REQUIRED WORK -
1. Write out the part of the blog post about statistical mechanics between "On Facebook last" and "he was co-organizing?", inclusive.
2. Decide whether each statement below agrees with the blog post about statistical mechanics. Answer yes or no for each, and quote the words of the post that settle it.
(a) Ian Durham is an associate professor of physics at St. Anselm College.
(b) Once a stink diffuses into the hall, it regroups in the bathroom.
(c) The paper draft went to Ian on the same day as the instant-messaging.
3. Proceed with the blog post about statistical mechanics on Facebook, picking up after its final sentence.

May 8, 2014 7:02 am
Science evolves on Facebook.
On Facebook last fall, I posted about statistical mechanics. Statistical mechanics is the physics of hordes of particles. Hordes of molecules, for example, form the stench seeping from a clogged toilet. Hordes change in certain ways but not in the reverse ways, suggesting time points in a direction. Once a stink diffuses into the hall, it won’t regroup in the bathroom. The molecules’ locations distinguish past from future.
The post attracted a comment by Ian Durham, associate professor of physics at St. Anselm College. Minutes later, we were instant-messaging about infinitely long evolutions.* The next day, I sent Ian a paper draft. His reply made me jump more than a whiff of a toilet would. Would I discuss the paper at a conference he was co-organizing?
I almost replied, Are you sure?
Then I almost replied, Yes, please!

RECORDED DATA -
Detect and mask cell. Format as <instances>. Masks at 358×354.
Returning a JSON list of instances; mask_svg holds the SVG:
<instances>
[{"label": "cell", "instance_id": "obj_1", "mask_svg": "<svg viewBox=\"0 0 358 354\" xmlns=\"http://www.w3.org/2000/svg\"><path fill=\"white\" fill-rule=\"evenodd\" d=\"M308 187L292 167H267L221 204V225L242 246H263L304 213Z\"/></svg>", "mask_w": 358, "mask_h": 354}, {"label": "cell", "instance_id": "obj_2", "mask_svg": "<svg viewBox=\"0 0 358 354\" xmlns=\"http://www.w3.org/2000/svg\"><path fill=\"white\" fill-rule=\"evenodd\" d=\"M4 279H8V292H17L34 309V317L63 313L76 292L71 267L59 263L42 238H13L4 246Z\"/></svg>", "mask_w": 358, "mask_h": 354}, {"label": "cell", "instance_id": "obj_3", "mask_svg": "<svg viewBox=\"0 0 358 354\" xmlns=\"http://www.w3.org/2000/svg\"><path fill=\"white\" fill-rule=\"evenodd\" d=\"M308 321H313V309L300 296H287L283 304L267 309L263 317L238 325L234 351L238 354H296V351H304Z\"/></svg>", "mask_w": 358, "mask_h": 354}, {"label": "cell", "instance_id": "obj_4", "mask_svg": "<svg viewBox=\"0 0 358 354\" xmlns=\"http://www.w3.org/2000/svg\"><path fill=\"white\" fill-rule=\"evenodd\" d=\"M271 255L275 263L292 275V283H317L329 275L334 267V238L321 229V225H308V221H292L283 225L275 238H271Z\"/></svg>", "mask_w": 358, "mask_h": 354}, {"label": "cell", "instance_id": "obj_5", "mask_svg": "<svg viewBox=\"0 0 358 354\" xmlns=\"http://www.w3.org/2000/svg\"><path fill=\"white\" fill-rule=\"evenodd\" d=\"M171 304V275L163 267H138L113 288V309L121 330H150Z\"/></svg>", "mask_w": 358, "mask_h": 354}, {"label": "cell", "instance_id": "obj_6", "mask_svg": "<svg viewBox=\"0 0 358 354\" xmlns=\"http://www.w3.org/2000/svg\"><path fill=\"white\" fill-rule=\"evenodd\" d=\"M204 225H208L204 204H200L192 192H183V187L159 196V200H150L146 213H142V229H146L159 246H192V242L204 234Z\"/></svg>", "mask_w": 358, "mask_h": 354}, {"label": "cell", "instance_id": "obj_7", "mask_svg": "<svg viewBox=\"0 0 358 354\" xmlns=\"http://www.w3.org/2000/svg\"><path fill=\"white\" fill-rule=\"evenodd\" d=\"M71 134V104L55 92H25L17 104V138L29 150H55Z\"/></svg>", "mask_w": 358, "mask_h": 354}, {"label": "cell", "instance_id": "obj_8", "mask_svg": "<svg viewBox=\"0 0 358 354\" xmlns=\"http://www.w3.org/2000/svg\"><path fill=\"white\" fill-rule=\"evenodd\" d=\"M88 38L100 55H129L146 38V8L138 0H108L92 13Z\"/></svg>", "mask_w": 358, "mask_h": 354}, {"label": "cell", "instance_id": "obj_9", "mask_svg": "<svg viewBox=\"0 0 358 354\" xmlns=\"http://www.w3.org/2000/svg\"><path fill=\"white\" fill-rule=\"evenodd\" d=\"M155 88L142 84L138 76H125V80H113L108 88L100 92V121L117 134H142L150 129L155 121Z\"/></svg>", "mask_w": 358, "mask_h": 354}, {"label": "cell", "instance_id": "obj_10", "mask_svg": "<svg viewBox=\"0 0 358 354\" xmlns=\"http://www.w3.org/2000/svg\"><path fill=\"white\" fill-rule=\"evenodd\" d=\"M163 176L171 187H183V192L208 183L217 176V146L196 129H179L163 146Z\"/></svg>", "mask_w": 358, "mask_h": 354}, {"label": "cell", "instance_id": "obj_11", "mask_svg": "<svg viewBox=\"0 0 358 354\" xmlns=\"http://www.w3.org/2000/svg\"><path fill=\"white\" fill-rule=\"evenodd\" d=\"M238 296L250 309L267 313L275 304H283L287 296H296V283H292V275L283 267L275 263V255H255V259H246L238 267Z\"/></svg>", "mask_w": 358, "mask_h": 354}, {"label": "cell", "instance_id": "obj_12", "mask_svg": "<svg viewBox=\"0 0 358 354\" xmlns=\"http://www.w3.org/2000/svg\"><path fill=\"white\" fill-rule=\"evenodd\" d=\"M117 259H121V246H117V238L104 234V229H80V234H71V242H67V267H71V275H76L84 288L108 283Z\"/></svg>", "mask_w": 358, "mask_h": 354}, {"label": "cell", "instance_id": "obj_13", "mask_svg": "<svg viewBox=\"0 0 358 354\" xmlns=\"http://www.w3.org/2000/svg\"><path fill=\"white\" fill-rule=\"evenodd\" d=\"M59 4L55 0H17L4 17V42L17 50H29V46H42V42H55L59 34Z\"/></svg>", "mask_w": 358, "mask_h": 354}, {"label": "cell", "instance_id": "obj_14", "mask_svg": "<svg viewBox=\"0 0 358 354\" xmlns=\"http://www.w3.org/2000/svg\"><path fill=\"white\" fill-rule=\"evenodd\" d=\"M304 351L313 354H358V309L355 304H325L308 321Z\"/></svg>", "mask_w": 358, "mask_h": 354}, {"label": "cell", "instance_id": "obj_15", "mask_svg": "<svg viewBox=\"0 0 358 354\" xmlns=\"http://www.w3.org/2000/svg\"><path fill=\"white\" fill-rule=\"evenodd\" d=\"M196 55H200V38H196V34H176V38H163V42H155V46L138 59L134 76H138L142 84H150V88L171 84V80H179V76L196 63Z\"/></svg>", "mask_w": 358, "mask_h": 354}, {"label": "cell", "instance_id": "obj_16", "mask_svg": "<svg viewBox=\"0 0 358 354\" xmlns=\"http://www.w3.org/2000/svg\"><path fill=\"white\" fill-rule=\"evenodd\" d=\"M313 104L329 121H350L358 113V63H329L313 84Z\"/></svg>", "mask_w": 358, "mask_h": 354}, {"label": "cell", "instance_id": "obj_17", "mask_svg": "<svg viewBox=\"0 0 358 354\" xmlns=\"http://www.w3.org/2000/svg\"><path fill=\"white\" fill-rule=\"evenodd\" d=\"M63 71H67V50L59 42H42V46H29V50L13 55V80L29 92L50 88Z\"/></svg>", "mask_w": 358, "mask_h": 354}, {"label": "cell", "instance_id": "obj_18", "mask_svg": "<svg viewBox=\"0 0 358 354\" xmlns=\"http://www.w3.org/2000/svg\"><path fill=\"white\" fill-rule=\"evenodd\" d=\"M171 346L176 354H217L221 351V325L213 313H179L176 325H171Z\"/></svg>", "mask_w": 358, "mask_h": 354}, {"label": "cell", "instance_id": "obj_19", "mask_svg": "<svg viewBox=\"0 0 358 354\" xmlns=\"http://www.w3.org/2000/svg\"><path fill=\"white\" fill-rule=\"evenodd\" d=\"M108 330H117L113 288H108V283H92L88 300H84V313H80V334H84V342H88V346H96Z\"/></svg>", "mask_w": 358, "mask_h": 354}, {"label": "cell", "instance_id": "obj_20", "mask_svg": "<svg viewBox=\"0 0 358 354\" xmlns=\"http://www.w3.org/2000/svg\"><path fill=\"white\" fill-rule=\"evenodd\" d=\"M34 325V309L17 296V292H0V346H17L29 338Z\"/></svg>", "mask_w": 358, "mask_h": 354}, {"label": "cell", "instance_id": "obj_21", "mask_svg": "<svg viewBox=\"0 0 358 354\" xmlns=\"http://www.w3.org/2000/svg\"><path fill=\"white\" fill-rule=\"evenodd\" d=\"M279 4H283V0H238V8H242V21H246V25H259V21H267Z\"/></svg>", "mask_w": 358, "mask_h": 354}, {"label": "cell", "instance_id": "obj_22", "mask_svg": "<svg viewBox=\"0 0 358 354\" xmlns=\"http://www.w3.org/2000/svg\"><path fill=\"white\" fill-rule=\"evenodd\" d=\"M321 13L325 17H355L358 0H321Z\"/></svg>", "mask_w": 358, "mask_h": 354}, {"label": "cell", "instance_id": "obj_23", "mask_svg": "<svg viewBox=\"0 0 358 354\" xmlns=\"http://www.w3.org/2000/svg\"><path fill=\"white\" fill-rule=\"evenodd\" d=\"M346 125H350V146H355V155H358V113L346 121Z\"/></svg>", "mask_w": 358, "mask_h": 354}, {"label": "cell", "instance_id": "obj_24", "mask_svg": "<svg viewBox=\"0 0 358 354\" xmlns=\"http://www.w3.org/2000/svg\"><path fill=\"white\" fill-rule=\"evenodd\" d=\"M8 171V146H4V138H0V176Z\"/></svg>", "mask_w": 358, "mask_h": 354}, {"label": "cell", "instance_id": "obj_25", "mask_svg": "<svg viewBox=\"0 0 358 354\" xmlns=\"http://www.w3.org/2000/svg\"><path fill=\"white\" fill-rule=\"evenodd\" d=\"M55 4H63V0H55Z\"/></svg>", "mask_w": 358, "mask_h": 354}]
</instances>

ANSWERS PROVIDED -
1.
On Facebook last fall, I posted about statistical mechanics. Statistical mechanics is the physics of hordes of particles. Hordes of molecules, for example, form the stench seeping from a clogged toilet. Hordes change in certain ways but not in the reverse ways, suggesting time points in a direction. Once a stink diffuses into the hall, it won’t regroup in the bathroom. The molecules’ locations distinguish past from future.
The post attracted a comment by Ian Durham, associate professor of physics at St. Anselm College. Minutes later, we were instant-messaging about infinitely long evolutions.* The next day, I sent Ian a paper draft. His reply made me jump more than a whiff of a toilet would. Would I discuss the paper at a conference he was co-organizing?

2.
(a) Yes: "Ian Durham, associate professor of physics at St. Anselm College."
(b) No: "Once a stink diffuses into the hall, it won’t regroup in the bathroom."
(c) No: "The next day, I sent Ian a paper draft."

3.
The conference, “Eddington and Wheeler: Information and Interaction,” unfolded this March at the University of Cambridge. Cambridge employed Sir Arthur Eddington, the astronomer whose 1919 observation of starlight during an eclipse catapulted Einstein’s general relativity to fame. Decades later, John Wheeler laid groundwork for quantum information. Though aware of Eddington’s observation, I hadn’t known he’d researched stat mech. I hadn’t known his opinions about time. Time owns a high-rise in my heart; see the fussiness with which I catalogue “last fall,” “minutes later,” and “the next day.” Conference-goers shared news about time in the Old Combination Room at Cambridge’s Trinity College. Against the room’s wig-filled portraits, our projector resembled a souvenir misplaced by a time traveler.
Presenter one, Huw Price, argued that time has no arrow. It appears to in our universe: We remember the past and anticipate the future. Once a stench diffuses, it doesn’t regroup. The stench illustrates the Second Law of Thermodynamics, the assumption that entropy increases.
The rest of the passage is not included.